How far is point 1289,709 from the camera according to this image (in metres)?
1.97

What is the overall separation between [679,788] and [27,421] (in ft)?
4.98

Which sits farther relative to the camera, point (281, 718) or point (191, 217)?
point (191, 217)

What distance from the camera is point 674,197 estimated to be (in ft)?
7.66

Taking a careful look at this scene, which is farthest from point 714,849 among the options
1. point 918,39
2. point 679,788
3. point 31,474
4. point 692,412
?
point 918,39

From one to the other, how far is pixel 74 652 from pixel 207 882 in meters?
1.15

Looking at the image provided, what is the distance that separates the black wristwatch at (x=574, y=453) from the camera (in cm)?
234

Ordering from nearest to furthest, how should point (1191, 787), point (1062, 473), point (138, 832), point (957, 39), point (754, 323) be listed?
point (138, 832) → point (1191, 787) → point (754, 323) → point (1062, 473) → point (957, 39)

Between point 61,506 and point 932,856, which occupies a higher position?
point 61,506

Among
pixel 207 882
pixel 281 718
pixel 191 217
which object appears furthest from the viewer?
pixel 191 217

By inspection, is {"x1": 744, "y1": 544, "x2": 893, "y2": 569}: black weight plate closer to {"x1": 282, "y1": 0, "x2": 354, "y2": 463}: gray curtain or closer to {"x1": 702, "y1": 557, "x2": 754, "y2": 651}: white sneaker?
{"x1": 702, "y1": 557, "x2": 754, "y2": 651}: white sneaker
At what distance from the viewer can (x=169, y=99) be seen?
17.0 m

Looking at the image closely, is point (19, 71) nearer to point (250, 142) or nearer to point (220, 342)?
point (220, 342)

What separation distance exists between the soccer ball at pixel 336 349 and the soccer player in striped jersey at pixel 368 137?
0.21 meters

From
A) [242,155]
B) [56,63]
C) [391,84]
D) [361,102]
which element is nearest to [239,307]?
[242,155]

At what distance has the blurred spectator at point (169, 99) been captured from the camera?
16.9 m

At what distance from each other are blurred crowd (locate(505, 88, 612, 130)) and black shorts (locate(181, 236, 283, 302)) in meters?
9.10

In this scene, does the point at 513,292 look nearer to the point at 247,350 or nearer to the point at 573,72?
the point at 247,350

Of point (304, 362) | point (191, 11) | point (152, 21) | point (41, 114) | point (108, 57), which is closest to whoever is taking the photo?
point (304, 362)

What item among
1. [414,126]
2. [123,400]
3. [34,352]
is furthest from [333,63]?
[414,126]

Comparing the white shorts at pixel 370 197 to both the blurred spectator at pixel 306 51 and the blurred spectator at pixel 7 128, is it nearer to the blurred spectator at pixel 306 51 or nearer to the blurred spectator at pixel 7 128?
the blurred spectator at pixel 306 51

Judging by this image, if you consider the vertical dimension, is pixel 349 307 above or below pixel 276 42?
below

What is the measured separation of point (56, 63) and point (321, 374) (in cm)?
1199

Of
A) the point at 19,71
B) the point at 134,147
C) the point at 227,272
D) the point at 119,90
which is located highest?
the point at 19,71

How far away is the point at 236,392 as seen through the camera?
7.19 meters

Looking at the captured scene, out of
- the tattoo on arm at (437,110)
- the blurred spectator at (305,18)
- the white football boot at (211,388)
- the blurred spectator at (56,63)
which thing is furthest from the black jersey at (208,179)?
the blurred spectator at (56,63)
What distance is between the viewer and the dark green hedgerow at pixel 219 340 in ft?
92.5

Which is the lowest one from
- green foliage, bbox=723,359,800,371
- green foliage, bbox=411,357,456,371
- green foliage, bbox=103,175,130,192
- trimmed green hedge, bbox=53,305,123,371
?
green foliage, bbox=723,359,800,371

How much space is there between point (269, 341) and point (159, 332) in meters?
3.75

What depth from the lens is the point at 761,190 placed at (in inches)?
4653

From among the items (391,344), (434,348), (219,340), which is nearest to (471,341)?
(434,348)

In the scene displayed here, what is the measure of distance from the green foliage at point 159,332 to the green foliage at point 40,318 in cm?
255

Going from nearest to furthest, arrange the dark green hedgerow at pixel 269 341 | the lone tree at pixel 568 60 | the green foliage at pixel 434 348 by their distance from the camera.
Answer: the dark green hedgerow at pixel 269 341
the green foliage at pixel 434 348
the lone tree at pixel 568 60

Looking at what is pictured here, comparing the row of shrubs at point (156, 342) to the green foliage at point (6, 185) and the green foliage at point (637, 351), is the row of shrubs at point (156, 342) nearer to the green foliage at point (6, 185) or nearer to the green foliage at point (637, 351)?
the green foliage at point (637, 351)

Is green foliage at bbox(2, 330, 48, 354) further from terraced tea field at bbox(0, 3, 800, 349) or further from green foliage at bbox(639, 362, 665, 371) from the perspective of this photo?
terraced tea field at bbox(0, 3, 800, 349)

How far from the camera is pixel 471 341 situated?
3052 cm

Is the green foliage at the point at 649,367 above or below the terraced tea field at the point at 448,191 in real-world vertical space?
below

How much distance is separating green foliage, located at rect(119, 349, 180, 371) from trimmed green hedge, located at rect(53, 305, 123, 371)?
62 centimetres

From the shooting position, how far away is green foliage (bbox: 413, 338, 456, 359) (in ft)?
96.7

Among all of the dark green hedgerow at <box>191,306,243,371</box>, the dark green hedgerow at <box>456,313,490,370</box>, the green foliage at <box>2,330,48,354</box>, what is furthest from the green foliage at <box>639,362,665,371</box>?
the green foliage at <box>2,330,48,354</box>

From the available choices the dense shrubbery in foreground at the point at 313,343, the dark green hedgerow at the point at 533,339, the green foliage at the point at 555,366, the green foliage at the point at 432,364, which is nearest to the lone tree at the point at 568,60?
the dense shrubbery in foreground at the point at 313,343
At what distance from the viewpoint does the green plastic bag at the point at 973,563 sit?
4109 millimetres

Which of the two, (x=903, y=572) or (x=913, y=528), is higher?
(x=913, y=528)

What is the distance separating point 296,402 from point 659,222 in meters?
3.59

▶ EXERCISE DETAILS: Set down nothing but the lines from the one with "From the shooting" through the end of the records, keeping each line exactly as written and including both ends.

▶ TASK SOLUTION:
From the shooting position, how far away is green foliage (bbox: 413, 338, 456, 359) (in ft)?
96.7

Among all of the dark green hedgerow at <box>191,306,243,371</box>, the dark green hedgerow at <box>456,313,490,370</box>, the green foliage at <box>2,330,48,354</box>, what is furthest from the green foliage at <box>639,362,665,371</box>?
the green foliage at <box>2,330,48,354</box>

From the available choices the dense shrubbery in foreground at the point at 313,343, the dark green hedgerow at the point at 533,339, the green foliage at the point at 555,366, the green foliage at the point at 432,364, which is nearest to the lone tree at the point at 568,60?
the dense shrubbery in foreground at the point at 313,343
At what distance from the viewpoint does the green plastic bag at the point at 973,563 sit?
4109 millimetres

Which of the two, (x=903, y=572) or (x=913, y=528), is higher?
(x=913, y=528)

What is the distance separating point 296,402 from point 659,222 in meters?
3.59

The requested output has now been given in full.